INFORMATION
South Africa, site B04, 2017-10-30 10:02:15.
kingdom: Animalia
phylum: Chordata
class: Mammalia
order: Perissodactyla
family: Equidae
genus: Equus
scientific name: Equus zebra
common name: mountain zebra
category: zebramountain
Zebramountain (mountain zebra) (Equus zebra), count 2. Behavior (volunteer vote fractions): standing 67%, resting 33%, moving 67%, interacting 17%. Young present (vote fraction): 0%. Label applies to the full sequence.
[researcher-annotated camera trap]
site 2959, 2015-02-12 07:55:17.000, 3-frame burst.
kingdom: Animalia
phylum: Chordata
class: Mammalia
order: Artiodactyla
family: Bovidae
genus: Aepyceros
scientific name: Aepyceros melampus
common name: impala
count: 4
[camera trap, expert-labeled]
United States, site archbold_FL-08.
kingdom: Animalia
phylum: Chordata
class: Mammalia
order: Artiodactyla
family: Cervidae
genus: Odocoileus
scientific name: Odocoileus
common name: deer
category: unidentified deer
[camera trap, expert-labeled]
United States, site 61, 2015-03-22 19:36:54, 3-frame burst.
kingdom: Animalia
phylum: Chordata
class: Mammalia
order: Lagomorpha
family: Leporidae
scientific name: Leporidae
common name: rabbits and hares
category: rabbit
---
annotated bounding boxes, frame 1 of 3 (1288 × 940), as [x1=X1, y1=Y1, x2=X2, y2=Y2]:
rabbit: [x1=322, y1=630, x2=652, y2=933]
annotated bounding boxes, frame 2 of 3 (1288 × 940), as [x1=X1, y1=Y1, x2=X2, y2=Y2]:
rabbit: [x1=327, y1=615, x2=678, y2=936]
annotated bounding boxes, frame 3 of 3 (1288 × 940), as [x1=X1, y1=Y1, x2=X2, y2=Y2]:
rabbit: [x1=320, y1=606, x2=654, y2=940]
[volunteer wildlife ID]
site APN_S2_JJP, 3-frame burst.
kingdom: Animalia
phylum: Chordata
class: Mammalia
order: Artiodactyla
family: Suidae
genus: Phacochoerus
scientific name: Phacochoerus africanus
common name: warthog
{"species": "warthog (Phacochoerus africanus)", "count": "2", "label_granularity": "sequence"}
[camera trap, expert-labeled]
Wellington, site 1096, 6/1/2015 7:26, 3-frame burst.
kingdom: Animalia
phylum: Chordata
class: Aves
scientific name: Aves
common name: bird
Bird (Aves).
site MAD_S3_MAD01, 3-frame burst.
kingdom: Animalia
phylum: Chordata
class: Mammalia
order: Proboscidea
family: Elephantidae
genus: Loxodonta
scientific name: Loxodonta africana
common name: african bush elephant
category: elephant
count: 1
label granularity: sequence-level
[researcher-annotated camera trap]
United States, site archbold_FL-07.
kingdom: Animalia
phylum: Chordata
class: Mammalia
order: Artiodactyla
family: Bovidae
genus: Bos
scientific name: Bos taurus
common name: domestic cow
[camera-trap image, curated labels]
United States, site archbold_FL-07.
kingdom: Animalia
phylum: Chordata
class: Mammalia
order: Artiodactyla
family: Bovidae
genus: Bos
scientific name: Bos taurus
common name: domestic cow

WORK TO BE COMPLETED
Among the records above, repeat exactly the line with "annotated bounding boxes, frame 1", the line with "order: Proboscidea", and every line in between, and only those.

EXERCISE ANSWER
annotated bounding boxes, frame 1 of 3 (1288 × 940), as [x1=X1, y1=Y1, x2=X2, y2=Y2]:
rabbit: [x1=322, y1=630, x2=652, y2=933]
annotated bounding boxes, frame 2 of 3 (1288 × 940), as [x1=X1, y1=Y1, x2=X2, y2=Y2]:
rabbit: [x1=327, y1=615, x2=678, y2=936]
annotated bounding boxes, frame 3 of 3 (1288 × 940), as [x1=X1, y1=Y1, x2=X2, y2=Y2]:
rabbit: [x1=320, y1=606, x2=654, y2=940]
[volunteer wildlife ID]
site APN_S2_JJP, 3-frame burst.
kingdom: Animalia
phylum: Chordata
class: Mammalia
order: Artiodactyla
family: Suidae
genus: Phacochoerus
scientific name: Phacochoerus africanus
common name: warthog
{"species": "warthog (Phacochoerus africanus)", "count": "2", "label_granularity": "sequence"}
[camera trap, expert-labeled]
Wellington, site 1096, 6/1/2015 7:26, 3-frame burst.
kingdom: Animalia
phylum: Chordata
class: Aves
scientific name: Aves
common name: bird
Bird (Aves).
site MAD_S3_MAD01, 3-frame burst.
kingdom: Animalia
phylum: Chordata
class: Mammalia
order: Proboscidea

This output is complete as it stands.